Set problem - Quote, without any change, the line that contains "Looking at the" and all lines that follow it to the end of the data below.

Listing -
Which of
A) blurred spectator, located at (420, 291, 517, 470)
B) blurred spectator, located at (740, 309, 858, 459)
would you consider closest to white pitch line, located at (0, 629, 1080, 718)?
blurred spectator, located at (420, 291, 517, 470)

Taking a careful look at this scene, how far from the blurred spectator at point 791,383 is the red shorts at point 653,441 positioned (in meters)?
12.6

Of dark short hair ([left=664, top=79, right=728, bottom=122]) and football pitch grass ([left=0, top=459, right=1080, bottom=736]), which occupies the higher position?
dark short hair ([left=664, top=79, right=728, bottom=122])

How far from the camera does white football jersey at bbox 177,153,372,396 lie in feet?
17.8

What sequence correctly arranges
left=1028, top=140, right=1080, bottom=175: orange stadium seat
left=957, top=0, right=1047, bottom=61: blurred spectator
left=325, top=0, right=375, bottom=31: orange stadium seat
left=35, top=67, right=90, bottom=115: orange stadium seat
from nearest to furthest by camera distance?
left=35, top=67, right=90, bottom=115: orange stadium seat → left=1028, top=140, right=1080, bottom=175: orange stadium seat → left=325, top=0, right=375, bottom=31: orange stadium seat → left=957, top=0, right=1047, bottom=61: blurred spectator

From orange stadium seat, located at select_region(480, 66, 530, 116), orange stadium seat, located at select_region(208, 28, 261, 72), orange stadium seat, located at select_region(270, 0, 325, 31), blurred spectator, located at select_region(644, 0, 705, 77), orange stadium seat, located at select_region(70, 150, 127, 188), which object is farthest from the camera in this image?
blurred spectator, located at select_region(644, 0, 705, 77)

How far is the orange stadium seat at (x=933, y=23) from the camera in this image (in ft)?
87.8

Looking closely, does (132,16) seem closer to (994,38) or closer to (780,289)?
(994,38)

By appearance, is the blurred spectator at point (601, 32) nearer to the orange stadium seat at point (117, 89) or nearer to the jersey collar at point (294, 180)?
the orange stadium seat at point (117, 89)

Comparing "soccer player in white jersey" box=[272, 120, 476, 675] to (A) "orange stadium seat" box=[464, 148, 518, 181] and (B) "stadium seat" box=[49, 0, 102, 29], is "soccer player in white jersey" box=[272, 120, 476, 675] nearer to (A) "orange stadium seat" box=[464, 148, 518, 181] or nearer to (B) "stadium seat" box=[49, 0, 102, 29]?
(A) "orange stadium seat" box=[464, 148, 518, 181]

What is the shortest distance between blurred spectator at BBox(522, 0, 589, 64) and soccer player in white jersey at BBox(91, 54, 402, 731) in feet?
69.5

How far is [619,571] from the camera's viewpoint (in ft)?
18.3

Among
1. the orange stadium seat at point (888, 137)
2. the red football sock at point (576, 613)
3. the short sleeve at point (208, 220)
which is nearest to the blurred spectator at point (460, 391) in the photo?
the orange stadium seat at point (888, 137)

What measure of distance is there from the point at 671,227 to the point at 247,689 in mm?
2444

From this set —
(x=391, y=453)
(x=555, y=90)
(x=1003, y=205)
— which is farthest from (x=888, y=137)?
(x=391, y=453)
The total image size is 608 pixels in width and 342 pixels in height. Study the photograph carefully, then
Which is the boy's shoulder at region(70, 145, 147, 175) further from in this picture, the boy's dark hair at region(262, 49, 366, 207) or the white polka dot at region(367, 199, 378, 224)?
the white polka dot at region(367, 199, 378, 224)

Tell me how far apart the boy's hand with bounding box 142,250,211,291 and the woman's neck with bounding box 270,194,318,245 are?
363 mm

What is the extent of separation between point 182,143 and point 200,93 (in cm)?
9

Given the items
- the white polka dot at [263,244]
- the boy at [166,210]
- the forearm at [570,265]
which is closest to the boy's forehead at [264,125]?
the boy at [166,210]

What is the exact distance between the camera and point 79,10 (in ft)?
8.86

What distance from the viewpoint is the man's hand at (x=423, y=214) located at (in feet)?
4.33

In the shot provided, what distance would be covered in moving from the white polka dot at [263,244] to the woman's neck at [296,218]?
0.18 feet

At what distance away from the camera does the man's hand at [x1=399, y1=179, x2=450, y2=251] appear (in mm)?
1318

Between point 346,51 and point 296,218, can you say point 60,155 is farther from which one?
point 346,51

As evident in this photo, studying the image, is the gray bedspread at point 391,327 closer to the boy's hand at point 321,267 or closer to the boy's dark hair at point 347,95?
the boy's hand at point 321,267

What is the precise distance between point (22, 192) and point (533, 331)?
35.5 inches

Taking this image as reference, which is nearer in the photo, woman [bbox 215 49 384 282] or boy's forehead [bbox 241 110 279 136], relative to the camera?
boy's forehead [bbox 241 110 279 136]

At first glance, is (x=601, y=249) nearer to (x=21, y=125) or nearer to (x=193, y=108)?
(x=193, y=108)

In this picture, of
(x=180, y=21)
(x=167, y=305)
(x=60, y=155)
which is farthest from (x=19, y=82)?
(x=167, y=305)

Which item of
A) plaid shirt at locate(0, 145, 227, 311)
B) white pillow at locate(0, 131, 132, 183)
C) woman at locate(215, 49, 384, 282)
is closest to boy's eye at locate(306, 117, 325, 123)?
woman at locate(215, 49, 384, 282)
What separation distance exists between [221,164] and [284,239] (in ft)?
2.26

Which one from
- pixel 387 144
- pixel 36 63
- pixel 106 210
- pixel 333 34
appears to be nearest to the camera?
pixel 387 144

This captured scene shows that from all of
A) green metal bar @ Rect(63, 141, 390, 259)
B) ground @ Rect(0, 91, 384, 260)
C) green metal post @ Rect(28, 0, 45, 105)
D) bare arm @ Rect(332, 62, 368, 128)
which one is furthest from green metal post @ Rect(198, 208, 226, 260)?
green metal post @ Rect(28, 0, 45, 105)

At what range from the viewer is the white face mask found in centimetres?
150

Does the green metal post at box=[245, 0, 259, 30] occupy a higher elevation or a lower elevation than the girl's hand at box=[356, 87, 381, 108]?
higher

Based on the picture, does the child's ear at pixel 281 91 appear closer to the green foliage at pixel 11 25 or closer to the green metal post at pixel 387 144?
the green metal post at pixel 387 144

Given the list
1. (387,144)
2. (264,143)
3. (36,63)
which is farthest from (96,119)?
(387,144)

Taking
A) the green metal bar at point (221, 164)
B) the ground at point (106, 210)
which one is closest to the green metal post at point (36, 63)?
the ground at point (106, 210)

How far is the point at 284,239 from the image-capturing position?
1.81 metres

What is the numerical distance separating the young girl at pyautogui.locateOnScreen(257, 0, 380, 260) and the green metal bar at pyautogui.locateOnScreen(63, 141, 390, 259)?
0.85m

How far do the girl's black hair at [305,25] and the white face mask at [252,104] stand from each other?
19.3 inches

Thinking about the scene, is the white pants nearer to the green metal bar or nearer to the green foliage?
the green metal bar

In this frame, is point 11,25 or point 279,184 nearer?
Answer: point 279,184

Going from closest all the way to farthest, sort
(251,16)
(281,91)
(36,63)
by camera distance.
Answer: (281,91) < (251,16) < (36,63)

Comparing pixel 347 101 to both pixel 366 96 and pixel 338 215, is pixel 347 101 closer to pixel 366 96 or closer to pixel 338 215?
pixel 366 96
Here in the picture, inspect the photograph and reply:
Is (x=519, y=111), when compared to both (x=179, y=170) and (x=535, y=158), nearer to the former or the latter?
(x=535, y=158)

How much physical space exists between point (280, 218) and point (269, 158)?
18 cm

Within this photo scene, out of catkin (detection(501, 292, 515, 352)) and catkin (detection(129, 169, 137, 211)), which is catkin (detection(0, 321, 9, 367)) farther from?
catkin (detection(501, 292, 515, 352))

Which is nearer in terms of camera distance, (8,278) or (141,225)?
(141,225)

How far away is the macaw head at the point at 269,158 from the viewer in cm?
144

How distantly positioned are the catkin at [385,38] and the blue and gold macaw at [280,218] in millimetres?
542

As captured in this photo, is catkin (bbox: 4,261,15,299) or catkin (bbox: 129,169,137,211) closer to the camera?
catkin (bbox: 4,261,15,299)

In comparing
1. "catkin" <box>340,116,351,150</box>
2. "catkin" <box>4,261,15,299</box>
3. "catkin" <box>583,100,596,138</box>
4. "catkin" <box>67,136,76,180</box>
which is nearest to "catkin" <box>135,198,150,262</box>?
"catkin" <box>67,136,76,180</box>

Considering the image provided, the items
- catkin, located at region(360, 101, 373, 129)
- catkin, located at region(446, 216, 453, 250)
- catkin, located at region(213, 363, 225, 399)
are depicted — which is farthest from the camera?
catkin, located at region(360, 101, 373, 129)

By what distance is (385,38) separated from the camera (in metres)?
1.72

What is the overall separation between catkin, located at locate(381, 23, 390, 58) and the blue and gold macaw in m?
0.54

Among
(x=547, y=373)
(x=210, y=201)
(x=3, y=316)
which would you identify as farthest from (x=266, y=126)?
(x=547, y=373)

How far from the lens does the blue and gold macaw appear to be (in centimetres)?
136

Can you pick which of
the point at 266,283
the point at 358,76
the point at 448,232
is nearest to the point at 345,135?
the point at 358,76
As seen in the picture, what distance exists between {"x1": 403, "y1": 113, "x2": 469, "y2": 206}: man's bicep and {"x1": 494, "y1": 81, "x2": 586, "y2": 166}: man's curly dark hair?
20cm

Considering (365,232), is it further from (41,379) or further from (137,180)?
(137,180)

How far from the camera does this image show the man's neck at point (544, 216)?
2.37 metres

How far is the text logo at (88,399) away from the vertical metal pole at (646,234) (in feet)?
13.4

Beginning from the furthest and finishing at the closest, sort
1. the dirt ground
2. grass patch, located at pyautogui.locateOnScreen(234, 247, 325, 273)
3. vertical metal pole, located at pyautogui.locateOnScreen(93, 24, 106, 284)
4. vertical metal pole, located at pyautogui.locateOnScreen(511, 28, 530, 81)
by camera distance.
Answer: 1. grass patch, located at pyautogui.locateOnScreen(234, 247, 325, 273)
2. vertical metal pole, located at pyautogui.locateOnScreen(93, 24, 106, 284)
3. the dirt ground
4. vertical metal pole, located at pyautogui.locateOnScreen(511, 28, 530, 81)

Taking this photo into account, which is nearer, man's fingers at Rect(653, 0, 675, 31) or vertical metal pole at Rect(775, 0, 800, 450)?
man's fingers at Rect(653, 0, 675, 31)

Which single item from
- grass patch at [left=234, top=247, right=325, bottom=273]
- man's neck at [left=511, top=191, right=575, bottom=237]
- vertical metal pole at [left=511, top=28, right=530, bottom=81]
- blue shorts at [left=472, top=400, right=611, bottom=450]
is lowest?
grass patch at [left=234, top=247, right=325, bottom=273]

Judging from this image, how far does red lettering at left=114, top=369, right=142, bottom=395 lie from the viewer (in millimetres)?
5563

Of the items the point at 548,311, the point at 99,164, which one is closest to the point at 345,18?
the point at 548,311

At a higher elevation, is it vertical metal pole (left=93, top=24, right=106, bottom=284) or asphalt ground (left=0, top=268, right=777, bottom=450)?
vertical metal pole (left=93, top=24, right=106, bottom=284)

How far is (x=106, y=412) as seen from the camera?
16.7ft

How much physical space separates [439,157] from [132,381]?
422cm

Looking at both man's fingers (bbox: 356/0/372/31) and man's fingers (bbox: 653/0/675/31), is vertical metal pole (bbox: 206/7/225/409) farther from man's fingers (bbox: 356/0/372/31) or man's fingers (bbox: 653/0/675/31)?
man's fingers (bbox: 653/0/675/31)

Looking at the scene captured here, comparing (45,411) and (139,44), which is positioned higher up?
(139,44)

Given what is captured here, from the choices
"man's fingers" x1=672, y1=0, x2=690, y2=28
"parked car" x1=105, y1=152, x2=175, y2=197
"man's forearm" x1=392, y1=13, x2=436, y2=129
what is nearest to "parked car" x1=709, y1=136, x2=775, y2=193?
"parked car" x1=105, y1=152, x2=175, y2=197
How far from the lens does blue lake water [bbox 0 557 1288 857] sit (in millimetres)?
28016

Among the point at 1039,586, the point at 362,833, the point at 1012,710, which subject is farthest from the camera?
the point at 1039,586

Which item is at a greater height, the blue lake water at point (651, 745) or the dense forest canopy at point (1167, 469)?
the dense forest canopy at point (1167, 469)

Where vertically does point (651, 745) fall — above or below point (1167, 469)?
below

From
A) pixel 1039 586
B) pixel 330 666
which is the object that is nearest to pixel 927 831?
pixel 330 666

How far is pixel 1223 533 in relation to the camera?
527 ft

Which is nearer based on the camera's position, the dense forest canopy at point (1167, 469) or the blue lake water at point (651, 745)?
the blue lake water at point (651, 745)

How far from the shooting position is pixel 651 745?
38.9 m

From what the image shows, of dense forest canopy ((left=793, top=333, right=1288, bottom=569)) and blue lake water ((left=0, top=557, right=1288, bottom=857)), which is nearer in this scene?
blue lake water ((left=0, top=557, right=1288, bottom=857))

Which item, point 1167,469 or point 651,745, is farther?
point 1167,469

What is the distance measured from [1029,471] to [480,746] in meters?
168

Right answer -
Looking at the scene captured here, comparing (45,411) and (139,44), which is positioned higher up?
(139,44)

Given what is captured here, from the choices
"man's fingers" x1=672, y1=0, x2=690, y2=28
"parked car" x1=105, y1=152, x2=175, y2=197
"man's forearm" x1=392, y1=13, x2=436, y2=129
what is nearest to "parked car" x1=709, y1=136, x2=775, y2=193?
"parked car" x1=105, y1=152, x2=175, y2=197
How far from the lens does blue lake water [bbox 0 557 1288 857] sit (in millimetres)?
28016

Among the point at 1039,586, the point at 362,833, the point at 1012,710, which subject is farthest from the camera?
the point at 1039,586

Which item is at a greater height, the blue lake water at point (651, 745) or the dense forest canopy at point (1167, 469)?
the dense forest canopy at point (1167, 469)

Where vertically does point (651, 745) fall — above or below point (1167, 469)?
below

From
A) pixel 1039 586
B) pixel 330 666
which is the object that is nearest to pixel 927 831?
pixel 330 666

How far is pixel 1223 533 in relation to the camera?
527 ft

Which is nearer based on the camera's position, the dense forest canopy at point (1167, 469) or the blue lake water at point (651, 745)?
the blue lake water at point (651, 745)

How far from the shooting position is pixel 651 745?
38.9 m

From what the image shows, of dense forest canopy ((left=793, top=333, right=1288, bottom=569)) and blue lake water ((left=0, top=557, right=1288, bottom=857)), which is nearer in this scene?
blue lake water ((left=0, top=557, right=1288, bottom=857))

Which item, point 1167,469 or point 651,745, is farther?
point 1167,469

What is the distance measured from [1029,471] to [480,746] in meters?
168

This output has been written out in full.